Dexbotic is an open-sourced Vision-Language-Action model toolbox based on PyTorch.

What it solves?

Recently, significant progress has been made in the field of embodied intelligence with the development of Vision-Language-Action (VLA) models. However, research in this area is fragmented across various institutions, each using different deep learning frameworks and model architectures. This diversity creates challenges for users when comparing policies, as they must configure multiple experimental environments and data formats, making the VLA development process cumbersome. Additionally, ensuring that each policy being compared is optimized to its fullest potential is difficult, leading to unfair comparisons. Furthermore, VLA models have evolved alongside Vision-Language Models (VLMs). However, many existing VLA models are built on outdated VLMs, making most users fail to benefit from the latest advanced VLMs.

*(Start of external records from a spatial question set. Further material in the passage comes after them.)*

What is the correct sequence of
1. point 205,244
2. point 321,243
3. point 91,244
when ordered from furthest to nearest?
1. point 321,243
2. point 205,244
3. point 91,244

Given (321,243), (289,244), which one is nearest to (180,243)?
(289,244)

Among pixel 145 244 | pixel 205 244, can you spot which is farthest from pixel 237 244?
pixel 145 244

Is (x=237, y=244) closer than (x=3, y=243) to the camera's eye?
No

Dexbotic aims to provide a one-stop VLA research service for professionals in embodied intelligence field. It offers a codebase that supports multiple mainstream VLA policies simultaneously, allowing users to reproduce various mainstream VLA methods with just a single environment setup based on the pretrained models we provide. Additionally, Dexbotic will continuously update to include more of the latest pre-trained foundation models and cutting-edge VLA models in the industry.

Target users

Research users in the field of embodied intelligence, including students and faculties from universities, as well as R&D personnel from industry.

Main feature

Unified Modular VLA Framework

• Dexbotic centers around VLA models and is compatible with open-source interfaces of mainstream large language models. It integrates embodied manipulation and navigation, supporting multiple leading embodied manipulation and navigation policies, while also incorporating interfaces for future whole-body control.

Powerful Pre-trained Foundation Models

• For mainstream VLA policies such as Pi0 and CogACT, Dexbotic open-sources several more powerful pre-trained foundation models. These models bring significant performance improvements across various mainstream simulators (like SimplerEnv and CALVIN) as well as real-world robotic tasks.

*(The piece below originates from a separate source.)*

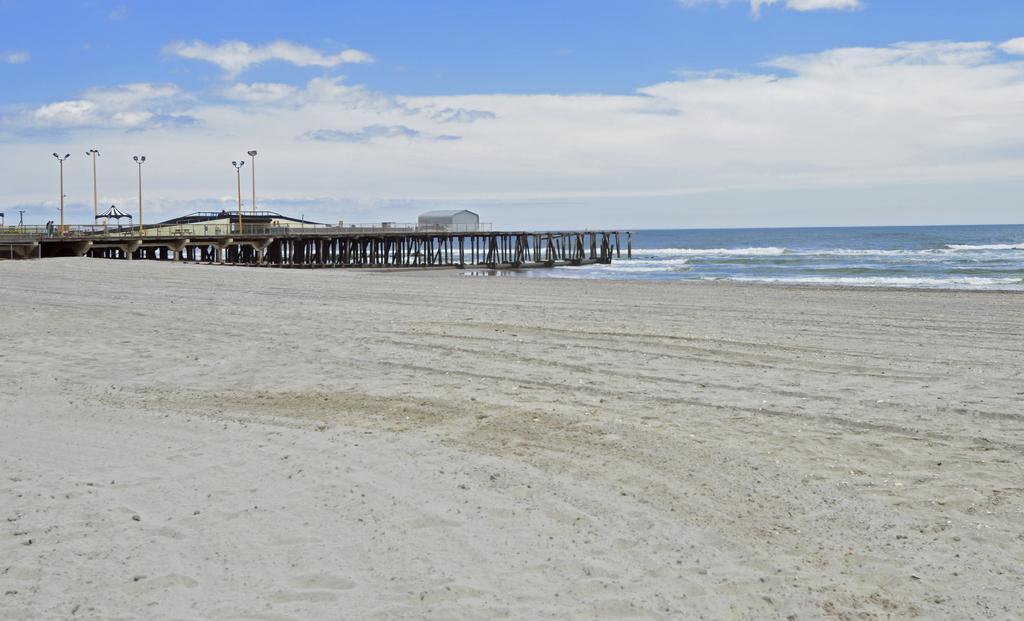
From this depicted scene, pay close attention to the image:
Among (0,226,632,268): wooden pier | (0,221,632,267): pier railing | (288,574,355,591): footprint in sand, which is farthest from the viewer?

Experiment-Centric Development Framework

• The experimental framework of Dexbotic adopts a "layered configuration + factory registration + entry dispatch" approach. Users can easily meet various needs such as modifying configurations, changing models, or adding tasks by simply altering the experimental Exp script. This design aligns with the Open-Closed Principle, allowing for flexibility and extensibility while maintaining stability.

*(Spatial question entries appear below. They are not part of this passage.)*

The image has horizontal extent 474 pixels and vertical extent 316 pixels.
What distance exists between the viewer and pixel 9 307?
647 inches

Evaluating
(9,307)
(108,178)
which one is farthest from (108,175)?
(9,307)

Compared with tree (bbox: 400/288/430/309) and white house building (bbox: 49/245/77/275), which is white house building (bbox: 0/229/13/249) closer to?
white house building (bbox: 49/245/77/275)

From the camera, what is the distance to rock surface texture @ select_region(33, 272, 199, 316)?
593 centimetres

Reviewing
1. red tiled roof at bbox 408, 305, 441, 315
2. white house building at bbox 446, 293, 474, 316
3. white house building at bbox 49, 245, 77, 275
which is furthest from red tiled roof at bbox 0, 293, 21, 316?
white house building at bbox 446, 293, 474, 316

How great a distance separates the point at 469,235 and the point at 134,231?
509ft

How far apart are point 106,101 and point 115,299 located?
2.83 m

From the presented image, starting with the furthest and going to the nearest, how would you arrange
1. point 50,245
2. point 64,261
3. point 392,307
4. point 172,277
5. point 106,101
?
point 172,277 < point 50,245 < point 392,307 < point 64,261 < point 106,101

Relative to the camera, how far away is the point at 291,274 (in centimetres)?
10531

Cloud and Local Training Capabilities

• Dexbotic fully addresses the training needs of users from different universities and enterprises. It supports large-scale cloud-based training platforms such as Alibaba Cloud and Volcano Engine. Additionally, it accommodates local training with consumer-grade GPUs, like RTX 4090 cards.

Diverse Robot Support for Training and Deployment

• For various mainstream robots, such as UR5, Franka and ALOHA, Dexbotic offers a unified data format for training. It also provides open-source, general-purpose deployment scripts, allowing users to customize their deployments. In the future, Dexbotic will continue to support additional mainstream robotic platforms.

Figure 1. The overall framework diagram of Dexbotic.

Basic Components

Dexbotic codebase consists of 3 main parts, data, exp and model.

• data supports the data process of various robotic data and conversion to our Dexdataset format.

• exp provides the default experimental configuration for different VLA policies.

  • base_exp defines the basic experimental configuration for optimizer, model, trainer and etc

  • ABC_exp is the specific experimental configuration of "ABC" policy inherited from base_exp

• model is the most important part and includes the detailed implementation of VLA methods.

  • module includes the implementation of various vision encoders and projectors.

Figure 1. Figure.2. The training pipeline.

Figure 1. Figure.3. The inference service.